Facilitated by Gary Zhexi Zhang
With Larissa, Jahnavi Phalkey, Nikiwe Solomon, Jenna Sutela, Mark Williams
Measurement is riddled with assumptions. Any attempt to assess or qualify how habitability is ascertained or evaluated always carries political ideologies, disciplinary hang-ups and cultural perspectives. This Episode explored forms of measurement and the worlds they measure through a discussion punctuated by second-order reflections facilitated by a therapist. The aim was to heighten and escalate awareness of the distance between different concepts, perspectives and positions.
Facilitated by Koki Tanaka, Lisa Baraitser
With Mohammad Al Attar, Orit Halpern, Valentina Karga, Margarida Mendes, Nishant Shah, Simon Turner
What are the bodily, social and psychic preconditions for creating possibilities of repair? This group enacted an intimate exercise of sculptural practice and reflection. Transforming ideas of “work” as they collectively “worked with” problems of maintenance and care, participants built and rebuilt an object assemblage that spanned several meters—paying care-ful attention to the atmosphere around them and the materials in their hands.
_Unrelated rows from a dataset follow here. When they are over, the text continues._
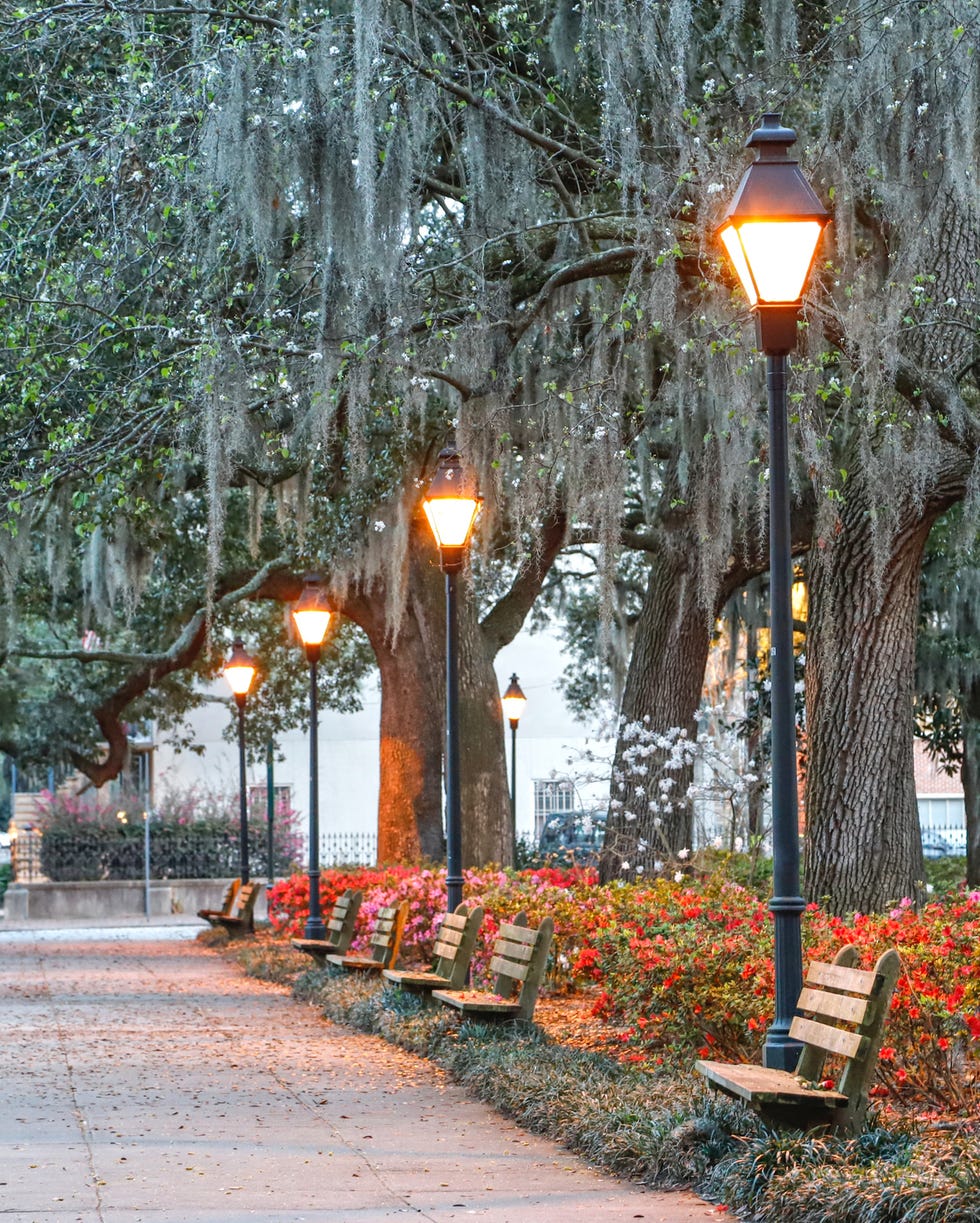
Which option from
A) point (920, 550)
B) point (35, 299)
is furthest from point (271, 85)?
point (920, 550)

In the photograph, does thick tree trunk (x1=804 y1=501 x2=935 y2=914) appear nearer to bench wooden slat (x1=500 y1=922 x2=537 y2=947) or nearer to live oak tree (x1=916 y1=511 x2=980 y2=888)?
bench wooden slat (x1=500 y1=922 x2=537 y2=947)

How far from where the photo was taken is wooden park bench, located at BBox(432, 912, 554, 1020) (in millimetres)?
9180

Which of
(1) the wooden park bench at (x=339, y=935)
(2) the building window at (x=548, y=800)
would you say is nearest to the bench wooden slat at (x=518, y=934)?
(1) the wooden park bench at (x=339, y=935)

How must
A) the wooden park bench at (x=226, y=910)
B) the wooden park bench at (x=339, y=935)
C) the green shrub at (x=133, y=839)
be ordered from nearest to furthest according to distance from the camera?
the wooden park bench at (x=339, y=935)
the wooden park bench at (x=226, y=910)
the green shrub at (x=133, y=839)

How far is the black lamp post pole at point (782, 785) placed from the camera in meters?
6.38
The patience to begin again and again remained a priority, even when such repair aims at world-spanning ecosystems and the planetary limits we have repeatedly breached in the global era.
Facilitated by Kai van Eikels
With Maria Chehonadskih, John Kim, Francine McCarthy, Adania Shibli
What are the strengths and weaknesses of our bodies in terms of making collective decisions? How can embodied knowledge help us change the fate of this planet without recourse to sovereign power? Can we decide things together through forms of debate and assessment of vital questions that are based neither on consensus nor on dissensus but rather on making us move along the line(s) of a different, more constellative We? And how can such a collective dynamic that emerges between some of us be translated to a planetary scale? The groupl tried out a series of corporeal practices that challenge established habits of decision-making, until the point of exhaustion—and beyond, because fatigue may not be the end but rather the starting point of a new ecological-political movement.
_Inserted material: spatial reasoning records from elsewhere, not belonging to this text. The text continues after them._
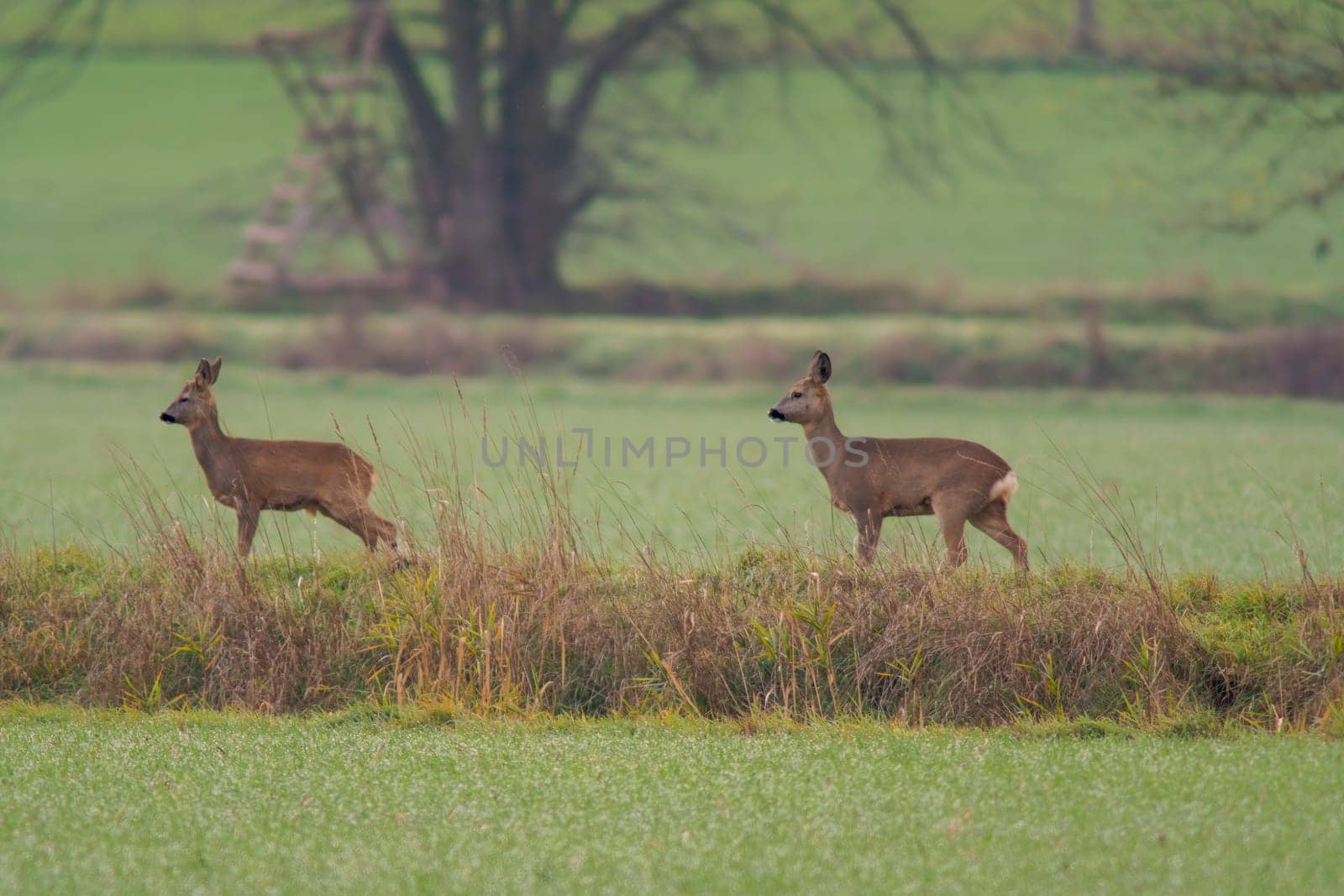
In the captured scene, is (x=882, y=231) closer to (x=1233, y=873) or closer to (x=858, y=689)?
(x=858, y=689)

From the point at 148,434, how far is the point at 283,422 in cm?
168

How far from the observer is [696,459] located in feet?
60.1

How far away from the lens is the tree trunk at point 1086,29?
3812 centimetres

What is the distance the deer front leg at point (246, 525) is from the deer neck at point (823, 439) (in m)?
3.46

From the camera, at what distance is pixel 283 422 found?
2045 centimetres

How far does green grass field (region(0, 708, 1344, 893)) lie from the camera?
5695 mm

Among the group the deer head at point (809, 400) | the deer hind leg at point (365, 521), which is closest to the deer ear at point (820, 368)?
the deer head at point (809, 400)

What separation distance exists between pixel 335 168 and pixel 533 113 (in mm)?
3978

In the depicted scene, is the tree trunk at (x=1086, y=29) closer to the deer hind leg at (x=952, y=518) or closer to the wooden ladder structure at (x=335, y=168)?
the wooden ladder structure at (x=335, y=168)

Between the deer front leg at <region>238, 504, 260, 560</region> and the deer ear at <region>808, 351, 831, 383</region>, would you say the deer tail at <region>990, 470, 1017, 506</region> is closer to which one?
the deer ear at <region>808, 351, 831, 383</region>

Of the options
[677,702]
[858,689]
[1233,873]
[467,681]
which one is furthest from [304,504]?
[1233,873]

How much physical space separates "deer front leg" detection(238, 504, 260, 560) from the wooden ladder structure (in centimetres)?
2192

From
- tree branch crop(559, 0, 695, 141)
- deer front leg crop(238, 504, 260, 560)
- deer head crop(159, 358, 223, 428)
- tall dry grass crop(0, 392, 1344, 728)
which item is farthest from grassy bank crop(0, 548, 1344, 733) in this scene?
tree branch crop(559, 0, 695, 141)

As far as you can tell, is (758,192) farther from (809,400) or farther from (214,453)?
(214,453)
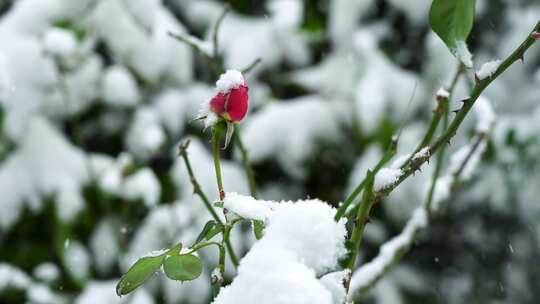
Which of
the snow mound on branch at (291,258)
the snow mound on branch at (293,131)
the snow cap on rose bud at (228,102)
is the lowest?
the snow mound on branch at (291,258)

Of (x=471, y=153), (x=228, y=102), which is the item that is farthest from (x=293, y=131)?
(x=228, y=102)

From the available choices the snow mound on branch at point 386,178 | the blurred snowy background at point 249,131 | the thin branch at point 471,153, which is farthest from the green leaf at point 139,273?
the blurred snowy background at point 249,131

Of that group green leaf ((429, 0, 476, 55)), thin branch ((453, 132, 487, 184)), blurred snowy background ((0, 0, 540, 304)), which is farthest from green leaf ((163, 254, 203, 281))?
blurred snowy background ((0, 0, 540, 304))

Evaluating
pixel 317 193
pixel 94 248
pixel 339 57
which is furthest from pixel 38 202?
pixel 339 57

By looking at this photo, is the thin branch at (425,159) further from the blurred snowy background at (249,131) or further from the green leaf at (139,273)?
the blurred snowy background at (249,131)

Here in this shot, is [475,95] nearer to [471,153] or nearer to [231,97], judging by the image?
[231,97]

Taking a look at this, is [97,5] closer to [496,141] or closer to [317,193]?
[317,193]

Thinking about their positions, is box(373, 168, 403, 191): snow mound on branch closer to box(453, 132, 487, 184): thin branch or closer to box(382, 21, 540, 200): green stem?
box(382, 21, 540, 200): green stem
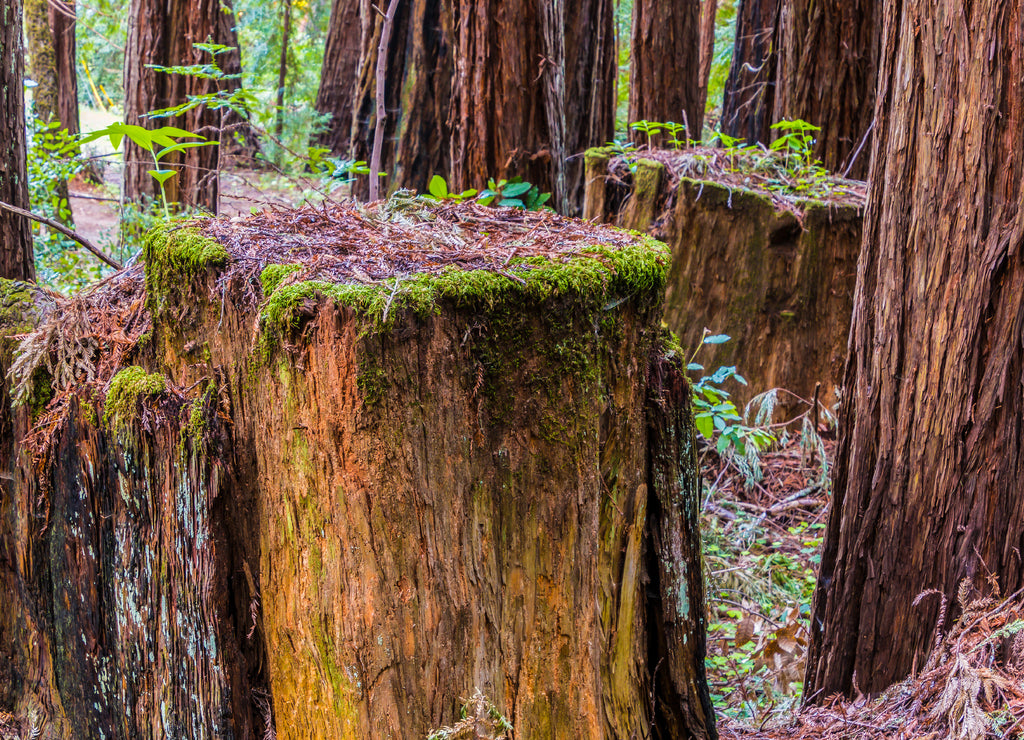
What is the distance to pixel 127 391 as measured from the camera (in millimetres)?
2156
How do we tell planetary stories? Coming soon
Facilitated by continent. (Jamie Allen, Paul Boshears, Nina Jäger, Lital Khaikin, Anna-Luisa Lorenz)
With Ravi Agarwal, Myung-Ae Choi, John Kim, Margarida Mendes, Claire Pentecost, Fernando Silva e Silva, Rebecca Snedeker, Nikiwe Solomon
The shortest distance between two points is often the most unbearable path to take, and slower might be the fastest way to get “there.” Many stories of scarcity and strife impel us toward callous growth and rapacious progress. Certain narratives of the Anthropocene presume dominion of this planet and its plenitudes—yet such (post)scripts are composed too hastily. Presenting a durational intervention for Where is the Planetary?, the experimental publishing collective continent. worked through the practice of détente. This group of artists, technologists, designers and editors proposed détente as a rest, pause, or expectant repose that occurs, creates, and accommodates. Malleable and anticipative, could the delayed entanglement of détente suggest adaptive otherways—other stories that are otherwise?